Маторин недоверчиво разглядывал портрет. Лицо его, слегка опухшее (наверное, разбудили, спал перед вахтой), с узкими щелками глаз еще хранило возбуждение от быстрого одевания, бега по трапам, стука в дверь капитанской каюты, настороженного ожидания: зачем вызвали?
— Не-е-ет, товарищ капитан, — наконец сказал он, как будто не разжимая губ. — У нас лучше есть. Я знаю, вы на рынке заказывали. Да? Там хромой этот, спекулянт. Только деньги дерет. Мы с Левашовым на Пушкинской нашли мастерскую. И карточка была хорошая — в форме. Цена тоже скажу — блок сигарет отдали... Можно, я сбегаю?
Он вернулся скоро, прямо с порога протянул такого же размера, как и у Полетаева, картон, прикрытый папиросной бумагой.
— Девчонка молоденькая на Пушкинской подрисовывает здорово... Во... Поглядите.
Из овала, слегка тесного крылатому флотскому воротнику, на Полетаева смело глянули черные глаза. В них было что-то непокорное, вызывающее, однако это ощущение пропадало, стоило лишь передвинуть линию зрения, мысленно соединить остроту зрачков с бегущим вкось краем бескозырки, с надписью на ленточке «Тихоокеанский флот», а потом и объять сразу это лицо с дрогнувшими в усмешке перед самым щелчком затвора узкими губами. Ретушер, конечно, поработал. Полетаеву показалось, что контур лица должен быть более круглым, таким он помнился ему, но, к счастью, кисть, привыкшая услужливо лгать, сильнее всего задержалась на полосках тельняшки, на звездочке, венчавшей бескозырку, — в целом все осталось похожим.
— Огородов карточку достал, — приговаривал Маторин, пока шло рассматривание портрета. — Довоенная еще. Девять на двенадцать — вот что важно. На мореходке моменталка, там никто на себя похожим не выходит, даром что документ.
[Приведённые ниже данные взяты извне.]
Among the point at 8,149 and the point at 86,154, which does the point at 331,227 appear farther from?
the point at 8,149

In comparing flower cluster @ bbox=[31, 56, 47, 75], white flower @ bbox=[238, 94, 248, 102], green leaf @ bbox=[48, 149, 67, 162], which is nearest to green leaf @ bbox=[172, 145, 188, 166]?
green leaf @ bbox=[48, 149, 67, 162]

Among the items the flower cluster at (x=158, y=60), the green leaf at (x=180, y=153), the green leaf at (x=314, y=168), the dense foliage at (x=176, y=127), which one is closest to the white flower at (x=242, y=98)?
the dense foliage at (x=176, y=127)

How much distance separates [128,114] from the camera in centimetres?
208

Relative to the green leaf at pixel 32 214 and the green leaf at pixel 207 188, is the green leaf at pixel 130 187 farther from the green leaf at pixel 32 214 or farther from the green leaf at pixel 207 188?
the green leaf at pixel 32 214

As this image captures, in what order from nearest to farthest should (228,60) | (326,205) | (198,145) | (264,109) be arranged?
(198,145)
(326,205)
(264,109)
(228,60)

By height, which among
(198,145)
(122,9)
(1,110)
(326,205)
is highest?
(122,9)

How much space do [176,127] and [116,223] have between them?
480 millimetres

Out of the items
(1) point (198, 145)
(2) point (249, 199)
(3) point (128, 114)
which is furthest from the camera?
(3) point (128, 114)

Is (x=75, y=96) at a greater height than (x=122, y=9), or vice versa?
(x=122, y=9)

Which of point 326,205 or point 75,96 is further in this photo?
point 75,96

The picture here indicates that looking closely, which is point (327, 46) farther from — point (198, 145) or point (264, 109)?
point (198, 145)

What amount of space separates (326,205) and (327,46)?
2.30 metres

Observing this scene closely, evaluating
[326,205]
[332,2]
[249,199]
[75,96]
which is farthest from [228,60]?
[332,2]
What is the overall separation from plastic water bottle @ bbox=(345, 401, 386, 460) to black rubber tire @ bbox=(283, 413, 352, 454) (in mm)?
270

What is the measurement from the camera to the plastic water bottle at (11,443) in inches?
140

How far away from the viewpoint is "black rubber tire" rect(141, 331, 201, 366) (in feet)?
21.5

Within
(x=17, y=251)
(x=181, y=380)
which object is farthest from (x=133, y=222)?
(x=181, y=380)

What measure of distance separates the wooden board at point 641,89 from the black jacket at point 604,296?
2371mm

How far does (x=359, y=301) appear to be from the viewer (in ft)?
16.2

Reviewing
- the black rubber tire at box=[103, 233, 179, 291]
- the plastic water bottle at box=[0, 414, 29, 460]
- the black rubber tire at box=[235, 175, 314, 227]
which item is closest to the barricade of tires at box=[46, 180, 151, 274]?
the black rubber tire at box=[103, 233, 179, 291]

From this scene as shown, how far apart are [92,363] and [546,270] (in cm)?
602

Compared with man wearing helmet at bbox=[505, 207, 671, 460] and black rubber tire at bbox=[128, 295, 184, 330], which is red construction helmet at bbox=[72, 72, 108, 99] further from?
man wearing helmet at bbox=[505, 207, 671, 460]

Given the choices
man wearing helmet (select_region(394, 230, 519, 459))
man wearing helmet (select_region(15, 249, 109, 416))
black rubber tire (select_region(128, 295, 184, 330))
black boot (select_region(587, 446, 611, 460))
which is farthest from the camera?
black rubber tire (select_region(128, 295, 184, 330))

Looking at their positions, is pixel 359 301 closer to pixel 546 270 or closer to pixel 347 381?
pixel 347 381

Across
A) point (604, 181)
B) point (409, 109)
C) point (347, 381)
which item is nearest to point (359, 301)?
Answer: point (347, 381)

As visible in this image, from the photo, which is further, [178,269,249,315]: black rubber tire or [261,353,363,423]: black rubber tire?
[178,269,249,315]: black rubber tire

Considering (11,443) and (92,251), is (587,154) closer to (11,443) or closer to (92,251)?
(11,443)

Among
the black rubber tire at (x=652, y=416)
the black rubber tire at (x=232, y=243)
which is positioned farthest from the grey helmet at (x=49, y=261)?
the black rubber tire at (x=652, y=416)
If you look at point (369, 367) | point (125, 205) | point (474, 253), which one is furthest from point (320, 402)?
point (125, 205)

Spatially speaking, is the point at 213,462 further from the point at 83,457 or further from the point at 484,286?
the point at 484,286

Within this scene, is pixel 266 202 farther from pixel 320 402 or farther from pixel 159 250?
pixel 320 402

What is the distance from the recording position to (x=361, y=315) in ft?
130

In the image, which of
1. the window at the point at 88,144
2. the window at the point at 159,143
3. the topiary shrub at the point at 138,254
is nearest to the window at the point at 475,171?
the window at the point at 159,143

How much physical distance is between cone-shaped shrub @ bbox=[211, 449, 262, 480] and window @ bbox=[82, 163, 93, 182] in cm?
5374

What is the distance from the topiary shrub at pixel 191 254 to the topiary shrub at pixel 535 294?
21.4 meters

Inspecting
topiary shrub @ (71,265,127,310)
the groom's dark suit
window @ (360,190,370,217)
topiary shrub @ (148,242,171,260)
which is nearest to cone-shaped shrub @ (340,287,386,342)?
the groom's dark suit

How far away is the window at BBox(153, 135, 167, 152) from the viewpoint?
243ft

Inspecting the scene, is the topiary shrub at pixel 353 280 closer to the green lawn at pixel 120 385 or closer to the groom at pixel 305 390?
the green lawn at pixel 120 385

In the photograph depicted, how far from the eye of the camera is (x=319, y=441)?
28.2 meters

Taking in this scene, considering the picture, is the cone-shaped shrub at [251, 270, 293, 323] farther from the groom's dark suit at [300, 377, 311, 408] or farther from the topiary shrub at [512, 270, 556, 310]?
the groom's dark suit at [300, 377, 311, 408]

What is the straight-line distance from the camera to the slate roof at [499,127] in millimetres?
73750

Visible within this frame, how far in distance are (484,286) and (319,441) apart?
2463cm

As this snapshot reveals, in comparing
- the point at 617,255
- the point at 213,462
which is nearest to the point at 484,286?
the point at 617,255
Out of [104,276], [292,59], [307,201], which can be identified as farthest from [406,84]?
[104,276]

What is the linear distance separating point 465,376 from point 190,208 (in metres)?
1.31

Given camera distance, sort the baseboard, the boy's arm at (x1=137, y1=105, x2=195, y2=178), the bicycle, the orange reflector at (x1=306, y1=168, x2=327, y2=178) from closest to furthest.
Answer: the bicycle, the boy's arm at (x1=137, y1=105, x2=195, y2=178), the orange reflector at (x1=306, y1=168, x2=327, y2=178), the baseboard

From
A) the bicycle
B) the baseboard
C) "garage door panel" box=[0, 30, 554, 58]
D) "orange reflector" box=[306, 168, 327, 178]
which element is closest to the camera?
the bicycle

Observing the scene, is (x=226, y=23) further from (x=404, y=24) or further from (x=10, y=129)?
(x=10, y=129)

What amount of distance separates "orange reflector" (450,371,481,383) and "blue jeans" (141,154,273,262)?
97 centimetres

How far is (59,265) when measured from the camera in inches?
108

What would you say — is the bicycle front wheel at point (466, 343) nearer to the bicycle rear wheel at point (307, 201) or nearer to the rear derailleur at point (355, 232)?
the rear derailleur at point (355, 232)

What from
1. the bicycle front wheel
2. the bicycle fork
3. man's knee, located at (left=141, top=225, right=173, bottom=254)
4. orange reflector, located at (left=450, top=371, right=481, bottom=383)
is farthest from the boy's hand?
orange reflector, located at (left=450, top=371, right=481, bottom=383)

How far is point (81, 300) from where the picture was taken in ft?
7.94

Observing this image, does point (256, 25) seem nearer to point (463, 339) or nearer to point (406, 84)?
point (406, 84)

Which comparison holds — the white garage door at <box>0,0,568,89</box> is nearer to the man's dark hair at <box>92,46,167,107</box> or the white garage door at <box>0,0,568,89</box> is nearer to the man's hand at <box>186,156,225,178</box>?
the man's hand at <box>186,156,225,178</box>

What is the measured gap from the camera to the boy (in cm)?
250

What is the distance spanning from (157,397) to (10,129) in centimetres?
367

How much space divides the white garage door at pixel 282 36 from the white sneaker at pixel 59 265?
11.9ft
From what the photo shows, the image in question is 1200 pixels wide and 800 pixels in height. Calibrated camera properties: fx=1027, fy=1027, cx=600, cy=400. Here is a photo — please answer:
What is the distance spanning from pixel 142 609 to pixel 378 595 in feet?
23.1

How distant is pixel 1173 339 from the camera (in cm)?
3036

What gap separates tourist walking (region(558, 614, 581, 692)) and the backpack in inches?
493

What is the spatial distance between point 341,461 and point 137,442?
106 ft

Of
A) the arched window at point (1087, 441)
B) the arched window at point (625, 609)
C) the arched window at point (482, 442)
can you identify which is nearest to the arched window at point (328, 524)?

— Да. Похож, — согласился Полетаев. — Остановимся на этом.
Он передал картон матросу и подумал с обиженным разочарованием: куда же ему деть портрет, который заказывал он сам?
На другое утро, спустившись к завтраку, увидел фотографию Щербины на месте — в лакированной рамке, под стеклом, плотно, навсегда привинченной маленькими шурупами к переборке красного уголка. И когда отправился дальше, в кают-компанию, вдруг подумал, что оставшийся у него в столе портрет Щербины он отдаст Лизе.
«Мы пойдем на Первую Речку, — сказал себе Полетаев, — вместе с Верой. Она не откажется; это у нас с ней о б щ е е, наше давнее с ней...»
Заметил, что рядом, над белой скатертью, тонкие, суховатые пальцы Реута намазывают масло на хлеб, и усмехнулся внутренне: вот бы знал старший помощник, о чем он думает сейчас, что решил, к чему пришел, вот бы знал!
ГЛАВА ТРИДЦАТЬ ПЯТАЯ
— Не угостите ли сигареткой американской, ароматической?
Голос был хриплый, простуженный. Небритое лицо наклонилось к Левашову, выжидало. Он протянул пачку. Просивший вынул из нее сразу две сигареты — одна застряла во рту, другая воткнулась под треух — про запас.
— Друзьям тоже хочется...
Пачка лишилась еще десятка, наверное, сигарет, но что-то оставалось.
— И вы берите, — сказал Левашов лебедчику, сидевшему поодаль. — У меня есть, я принесу.
— Да нет уж, благодарю, — ответил тот и вытащил из-за борта ватника кисет с махоркой. — Огонька бы только.
— А как насчет еще одной пачки? — спросил парень, первым попросивший закурить. — Может, осуществите?